Der grösste Stromausfall seit über 20 Jahren
24.08.2021 Aktuell, Foto, Region, Burgdorf, GesellschaftAm vergangenen Montagmittag bot sich in Burgdorf ein seltsames Bild. Zwar war es schon Zeit für die Mittagspause, doch standen etwa im Industriegebiet Buchmatt bei vielen Unternehmen die Mitarbeiterinnen und Mitarbeiter leicht verwirrt vor den Gebäuden, statt in die verdiente Pause zu gehen. Anstelle von geschäftigem Treiben herrschte eine ungewohnte Stille. Kein Licht brannte in den Firmen, Computer und Maschinen standen still. Dasselbe Bild bot sich überall in der Stadt, etwa auch vor Supermarktfilialen – dunkle Innenräume, Leute stehen herum, niemand weiss genau, was los ist. Nur etwas war klar – ab circa 12.05 Uhr floss kein Strom mehr. Da half nichts, auch das Mobilfunknetz war teilweise komplett ausgefallen oder schlicht überlastet.
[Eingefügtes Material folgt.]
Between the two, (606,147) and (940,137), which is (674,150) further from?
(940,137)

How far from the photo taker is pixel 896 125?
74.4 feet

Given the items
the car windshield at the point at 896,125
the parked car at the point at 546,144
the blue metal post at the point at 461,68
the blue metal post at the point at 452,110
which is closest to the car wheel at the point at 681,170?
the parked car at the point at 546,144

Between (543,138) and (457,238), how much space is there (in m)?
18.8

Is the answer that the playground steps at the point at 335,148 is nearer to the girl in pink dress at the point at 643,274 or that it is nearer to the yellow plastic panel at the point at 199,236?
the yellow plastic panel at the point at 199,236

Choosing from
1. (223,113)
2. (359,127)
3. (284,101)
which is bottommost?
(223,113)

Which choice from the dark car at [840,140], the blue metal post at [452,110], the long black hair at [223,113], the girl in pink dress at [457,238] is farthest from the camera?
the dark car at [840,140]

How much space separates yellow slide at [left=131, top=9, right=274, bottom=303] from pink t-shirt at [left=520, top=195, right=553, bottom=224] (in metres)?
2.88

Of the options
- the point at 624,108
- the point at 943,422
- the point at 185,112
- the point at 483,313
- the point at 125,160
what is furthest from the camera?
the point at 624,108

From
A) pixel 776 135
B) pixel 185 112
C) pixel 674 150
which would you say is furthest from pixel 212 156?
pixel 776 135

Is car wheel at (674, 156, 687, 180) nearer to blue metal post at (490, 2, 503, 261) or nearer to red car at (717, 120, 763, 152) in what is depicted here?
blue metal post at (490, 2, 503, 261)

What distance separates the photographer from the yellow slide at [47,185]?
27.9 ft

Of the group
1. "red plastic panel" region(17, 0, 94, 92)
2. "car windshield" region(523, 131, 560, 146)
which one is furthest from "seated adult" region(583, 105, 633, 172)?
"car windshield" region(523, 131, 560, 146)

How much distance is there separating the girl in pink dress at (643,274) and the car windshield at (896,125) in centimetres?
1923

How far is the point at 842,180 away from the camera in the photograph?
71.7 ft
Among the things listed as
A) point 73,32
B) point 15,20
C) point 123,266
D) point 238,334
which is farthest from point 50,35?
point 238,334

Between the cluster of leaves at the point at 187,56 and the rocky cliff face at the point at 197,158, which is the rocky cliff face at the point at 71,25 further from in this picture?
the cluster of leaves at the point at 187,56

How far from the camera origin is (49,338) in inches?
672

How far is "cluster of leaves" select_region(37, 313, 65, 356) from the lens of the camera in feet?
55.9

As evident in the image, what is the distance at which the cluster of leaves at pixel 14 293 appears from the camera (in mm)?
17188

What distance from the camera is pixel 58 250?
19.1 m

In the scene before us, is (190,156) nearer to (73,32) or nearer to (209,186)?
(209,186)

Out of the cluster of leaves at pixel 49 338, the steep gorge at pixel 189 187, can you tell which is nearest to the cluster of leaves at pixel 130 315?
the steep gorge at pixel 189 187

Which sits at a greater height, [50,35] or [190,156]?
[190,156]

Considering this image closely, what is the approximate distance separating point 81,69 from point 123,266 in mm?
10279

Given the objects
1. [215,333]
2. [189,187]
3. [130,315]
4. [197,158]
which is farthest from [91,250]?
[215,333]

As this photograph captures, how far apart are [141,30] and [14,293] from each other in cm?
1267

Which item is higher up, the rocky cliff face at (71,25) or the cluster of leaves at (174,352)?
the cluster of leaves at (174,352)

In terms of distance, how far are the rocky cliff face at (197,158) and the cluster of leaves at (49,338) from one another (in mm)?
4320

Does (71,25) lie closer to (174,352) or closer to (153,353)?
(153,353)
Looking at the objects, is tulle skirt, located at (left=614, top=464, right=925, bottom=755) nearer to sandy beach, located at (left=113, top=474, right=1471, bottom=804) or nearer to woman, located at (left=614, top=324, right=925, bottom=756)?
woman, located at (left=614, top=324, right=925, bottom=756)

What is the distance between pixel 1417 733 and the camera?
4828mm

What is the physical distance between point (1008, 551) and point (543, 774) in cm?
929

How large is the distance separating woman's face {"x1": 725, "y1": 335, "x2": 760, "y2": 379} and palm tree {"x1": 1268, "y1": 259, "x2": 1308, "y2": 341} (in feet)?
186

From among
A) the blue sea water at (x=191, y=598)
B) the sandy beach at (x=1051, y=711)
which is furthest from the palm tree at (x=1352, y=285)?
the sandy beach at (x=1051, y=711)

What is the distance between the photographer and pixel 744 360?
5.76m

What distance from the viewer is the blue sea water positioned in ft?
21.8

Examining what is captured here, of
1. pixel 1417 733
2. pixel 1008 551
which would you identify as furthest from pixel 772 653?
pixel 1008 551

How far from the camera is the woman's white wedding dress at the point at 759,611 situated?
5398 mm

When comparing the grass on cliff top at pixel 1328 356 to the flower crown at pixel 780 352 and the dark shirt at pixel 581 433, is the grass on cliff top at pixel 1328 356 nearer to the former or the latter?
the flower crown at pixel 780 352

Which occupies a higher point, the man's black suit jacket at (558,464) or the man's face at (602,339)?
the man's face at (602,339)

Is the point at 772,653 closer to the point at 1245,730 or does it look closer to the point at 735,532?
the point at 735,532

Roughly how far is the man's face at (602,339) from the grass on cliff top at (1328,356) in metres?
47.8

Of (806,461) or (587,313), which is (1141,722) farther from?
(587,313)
Doch eine Firma arbeitete unter Hochdruck – die Localnet AG war mitten in der Aufklärungsarbeit und setzte alles daran, den Strom so schnell wie möglich wieder ans Netz zu bringen.
Ein Unglück im Ausnahmefall
Selbst Localnet-CEO Urs Gnehm wurde vom «Blackout» mitten in der Mittagspause erwischt. «Als wir im Restaurant angekommen sind, haben wir bemerkt, dass alles dunkel war. Da war für uns klar, dass wir direkt zurück an die Arbeit müssen», erzählt Gnehm im Telefongespräch. Schnell konnte festgestellt werden, wo das Problem liegt – ein technischer Defekt in der Hochspannungsanlage der BKW in der Unterstation an der Heimiswilstrasse. Durch diese Störung einer wichtigen Netz-Ausspeisung war nicht nur die Localnet AG, sondern auch die Gemeinden Heimiswil, Oberburg und Hasle bei Burgdorf vom Stromausfall betroffen. Schwieriger wird die Frage zum «Warum?», wie Gnehm vergangene Woche erklärte: «Wir haben zwar Vermutungen, aber was genau zum Unterbruch geführt hat, können wir noch nicht mit Klarheit sagen. Die Untersuchung wird noch einige Tage in Anspruch nehmen.»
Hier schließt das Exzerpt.